EXTRACT TO READ.
------
Any art style becomes generic if repeated enough. Having now seen a bunch of Ghiblified images, I find them as emptily cloying as a Thomas Kinkade. When you can just push the button to get another, and another, like Kinkade did without a computer, it renders the thing meaningless. What are such images for, when all the specificity of the scene they are supposed to be illustrating has been scrubbed off?
Have some Bouguereau! Long dead and safely out of copyright.
“A traditional American barn dance, in the style of William-Adolphe Bouguereau.”
Works for dating classifieds, too
I actually feel like this is a particularly bad use of the tool, because it is random enough in the number and scope of its errors that I can’t be confident in my mental picture of this person at all. And on top of that, this specific one renders people in pretty predictable fashion styles, so I don’t really know what she looks like in any sense.
I can’t correct for the errors in the way I could for human-created art. If this were drawn by an actual Ghibli artist, I’d feel pretty confident that it was broadly like her, and then I might be able to extrapolate her facial features by comparing this character to actual Ghibli characters. AI isn’t doing the same function of transforming real-person-features into Ghibli-character-features than a human artist would perform, so I can’t expect that it would map features to drawn features in the same way. It might just pick a “cute” face that looks nothing like her.
I agree it’s not much grey area: why wouldn’t you just leave out the image? I don’t see a case made for what value they bring to posts (
but I also don’t know what kind of posts you’re referring to).If I were one of your friends, I would (edit: be one of those who) ask you not to post a picture of me online. One of my major motivations would be to avoid it becoming training data. If you instead fed a picture of me directly to an LLM explicitly designed to offensively (to him) imitate one of the great artists of our time, I would probably reconsider our friendship altogether.
EDIT: This is clearly an unwelcome comment but nobody is saying why, so I’m asking. I think the tone is more hostile than necessary. I think the substance is pretty light. But to me, both are also clearly in the ballpark of the original post. I can restate it? But again, it feels to me like the original post is being shown undue reverence when I actually think it’s not a very high quality post.
I read this post as, “Here is a neat toy for hackers that I found,” which is fine, but not a discussion of rationality. It’s not what I come here for but I’m the newcomer so I can be wrong on the appropriateness of this post. But also the toy is very controversial, even to the author’s friends, and the author is pretty dismissive of that. And the toy is being used, seemingly without consent, on friends who have privacy concerns in a way that seemingly still violates their privacy (it is not said whether or not the subjects agreed to be ghiblified). So I felt these were worth criticizing—did I do that wrong or are these types of criticisms unwelcome here?
EDIT 2: “unwelcome” is certainly the wrong word as this has now been upvoted, it’s merely a disagreeable comment. Would like to know the ways in which people disagree but oh well.
The posts in question (linked from this post) are:
https://www.jefftk.com/p/house-party-dances
https://www.jefftk.com/p/letting-kids-be-outside
I see, I didn’t notice those were links to the posts.
I don’t think that changes anything though. I also think the style choice doesn’t contribute to the vibe of the post but arguably that’s a personal preference only
In the case of the house party, I asked the party hosts if I could post a photograph, and one of them suggested this method of anonymization. In the puddle picture I didn’t ask, but the kids are so generic that I really don’t see how it would violate their privacy.
------
PROVIDED RECORDS.
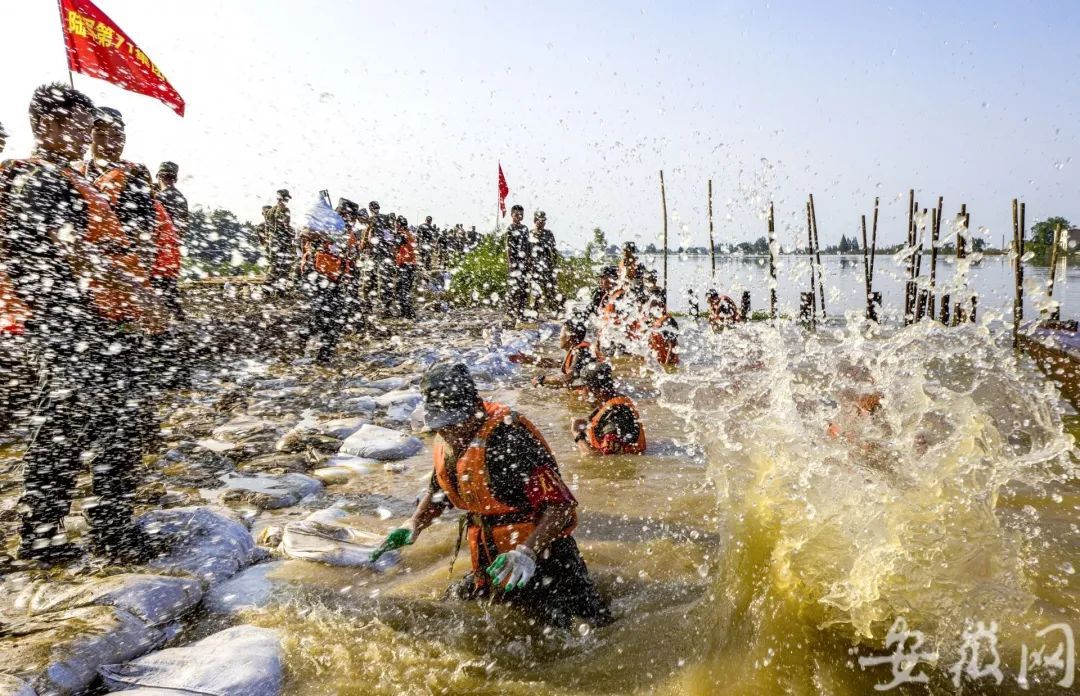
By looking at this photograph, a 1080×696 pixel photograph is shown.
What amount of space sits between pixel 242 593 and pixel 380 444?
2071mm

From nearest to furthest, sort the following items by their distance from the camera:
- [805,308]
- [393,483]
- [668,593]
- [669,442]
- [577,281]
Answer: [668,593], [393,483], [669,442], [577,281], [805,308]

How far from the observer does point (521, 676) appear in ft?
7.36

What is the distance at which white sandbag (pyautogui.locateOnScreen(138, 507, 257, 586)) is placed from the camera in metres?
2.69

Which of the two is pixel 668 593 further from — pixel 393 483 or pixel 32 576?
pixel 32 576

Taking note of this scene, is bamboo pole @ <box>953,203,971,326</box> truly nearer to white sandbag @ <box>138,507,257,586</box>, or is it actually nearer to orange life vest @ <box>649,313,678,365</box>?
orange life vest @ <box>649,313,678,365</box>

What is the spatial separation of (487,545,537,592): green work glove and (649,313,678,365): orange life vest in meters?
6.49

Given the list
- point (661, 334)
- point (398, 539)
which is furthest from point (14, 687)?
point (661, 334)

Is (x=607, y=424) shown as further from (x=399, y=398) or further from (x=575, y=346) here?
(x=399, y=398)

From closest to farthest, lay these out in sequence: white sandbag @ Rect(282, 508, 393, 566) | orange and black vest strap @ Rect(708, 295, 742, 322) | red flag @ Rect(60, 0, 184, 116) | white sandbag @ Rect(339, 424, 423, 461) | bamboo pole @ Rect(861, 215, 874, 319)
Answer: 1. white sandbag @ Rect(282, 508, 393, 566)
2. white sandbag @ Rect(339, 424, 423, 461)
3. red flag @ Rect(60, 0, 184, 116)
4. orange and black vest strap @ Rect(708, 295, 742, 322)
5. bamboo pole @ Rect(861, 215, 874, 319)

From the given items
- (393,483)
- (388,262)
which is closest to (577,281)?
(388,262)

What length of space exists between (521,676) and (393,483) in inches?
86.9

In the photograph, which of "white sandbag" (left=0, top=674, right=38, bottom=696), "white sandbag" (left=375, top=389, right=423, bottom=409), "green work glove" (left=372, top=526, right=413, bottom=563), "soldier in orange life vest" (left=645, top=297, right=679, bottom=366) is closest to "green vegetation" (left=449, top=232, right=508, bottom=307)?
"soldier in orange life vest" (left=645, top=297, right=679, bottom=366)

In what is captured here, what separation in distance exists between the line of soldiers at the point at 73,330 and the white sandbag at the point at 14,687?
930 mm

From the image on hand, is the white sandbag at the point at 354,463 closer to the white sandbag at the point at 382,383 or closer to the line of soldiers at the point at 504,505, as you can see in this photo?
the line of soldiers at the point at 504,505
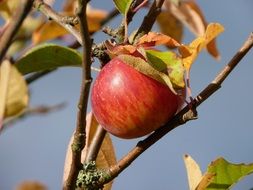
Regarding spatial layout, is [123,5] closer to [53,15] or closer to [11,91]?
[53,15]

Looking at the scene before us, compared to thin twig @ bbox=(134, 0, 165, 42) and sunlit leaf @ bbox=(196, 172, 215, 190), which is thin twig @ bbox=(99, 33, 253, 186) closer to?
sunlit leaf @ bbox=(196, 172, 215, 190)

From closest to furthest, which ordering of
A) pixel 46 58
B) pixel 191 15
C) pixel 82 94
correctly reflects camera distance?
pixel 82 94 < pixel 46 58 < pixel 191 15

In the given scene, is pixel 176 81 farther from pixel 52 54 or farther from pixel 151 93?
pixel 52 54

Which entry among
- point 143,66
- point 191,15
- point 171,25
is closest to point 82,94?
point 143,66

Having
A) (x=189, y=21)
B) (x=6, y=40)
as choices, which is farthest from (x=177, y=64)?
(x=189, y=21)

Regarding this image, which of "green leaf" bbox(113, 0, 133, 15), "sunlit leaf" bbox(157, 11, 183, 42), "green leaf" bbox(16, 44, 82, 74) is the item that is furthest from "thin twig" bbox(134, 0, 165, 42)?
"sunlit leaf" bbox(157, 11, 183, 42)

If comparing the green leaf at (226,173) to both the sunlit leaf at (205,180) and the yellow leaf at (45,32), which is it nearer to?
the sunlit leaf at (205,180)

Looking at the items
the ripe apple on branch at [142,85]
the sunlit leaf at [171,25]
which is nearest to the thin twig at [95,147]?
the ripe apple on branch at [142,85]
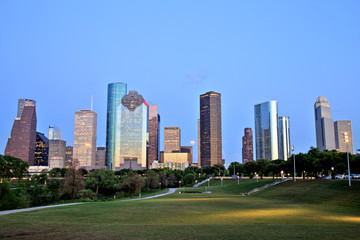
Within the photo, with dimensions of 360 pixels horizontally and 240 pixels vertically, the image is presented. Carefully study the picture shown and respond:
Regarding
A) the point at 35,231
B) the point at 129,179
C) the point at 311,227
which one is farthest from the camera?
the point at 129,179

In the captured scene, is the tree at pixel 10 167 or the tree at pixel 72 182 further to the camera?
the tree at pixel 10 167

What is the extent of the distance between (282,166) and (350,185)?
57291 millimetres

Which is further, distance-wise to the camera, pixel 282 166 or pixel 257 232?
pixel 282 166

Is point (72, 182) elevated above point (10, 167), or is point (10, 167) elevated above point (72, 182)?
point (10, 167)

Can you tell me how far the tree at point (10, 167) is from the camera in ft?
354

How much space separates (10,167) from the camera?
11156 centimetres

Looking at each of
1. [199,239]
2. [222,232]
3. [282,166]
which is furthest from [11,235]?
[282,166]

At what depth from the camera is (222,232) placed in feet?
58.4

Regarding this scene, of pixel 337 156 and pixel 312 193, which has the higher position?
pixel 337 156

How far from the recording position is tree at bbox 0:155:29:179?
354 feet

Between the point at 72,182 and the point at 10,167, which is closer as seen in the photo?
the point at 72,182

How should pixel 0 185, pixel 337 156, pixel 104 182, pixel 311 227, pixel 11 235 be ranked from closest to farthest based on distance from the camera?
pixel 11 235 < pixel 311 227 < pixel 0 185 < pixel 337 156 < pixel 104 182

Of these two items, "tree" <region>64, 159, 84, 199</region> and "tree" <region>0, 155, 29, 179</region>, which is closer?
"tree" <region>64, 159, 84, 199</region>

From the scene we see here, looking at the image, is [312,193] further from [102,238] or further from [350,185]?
------
REQUIRED ACTIONS.
1. Answer these questions from the thread about Ghibli-style images:
(a) Which painter does the first comment compare the Ghiblified images to?
(b) In whose style is the traditional American barn dance requested?
(c) Who suggested the anonymization method for the house party photograph?
2. Extend the thread about Ghibli-style images past its final comment.

ANSWERS FOR THIS EXERCISE.
1.
(a) Thomas Kinkade
(b) William-Adolphe Bouguereau
(c) One of the party hosts

2.
Alright—that is fine, but it also doesn’t really reapond to the points I was making. I wasn’t concerned whether there was consent from people in a particular instance, but about how consent wasn’t described as part of your process.
Also, as I mentioned, for the kids: just uploading the photos to the ghibli LLM site seems like a likely privacy violation.
Do you think it’s wrong to take pictures in public places and put them online, even if there are people in the background who didn’t consent? I think of this as a very normal thing to do, though it does make them available for LLM-training-scraping among other things.
My answer to that question would not quite be a categorical yes or no. For example, there’s a difference between a manually taken selfie and a complete raw security camera feed.
But I do agree this is straying from the original topic a bit. Since the top-post use case is explicitly one where you’ve already decided you’re not comfortable posting the original photo publicly, I feel like the general acceptability of posting photos is mostly irrelevant here? I think a more on-point justification would be talking about why it’s more acceptable for an AI to see the original photo than for your general audience to see that same photo.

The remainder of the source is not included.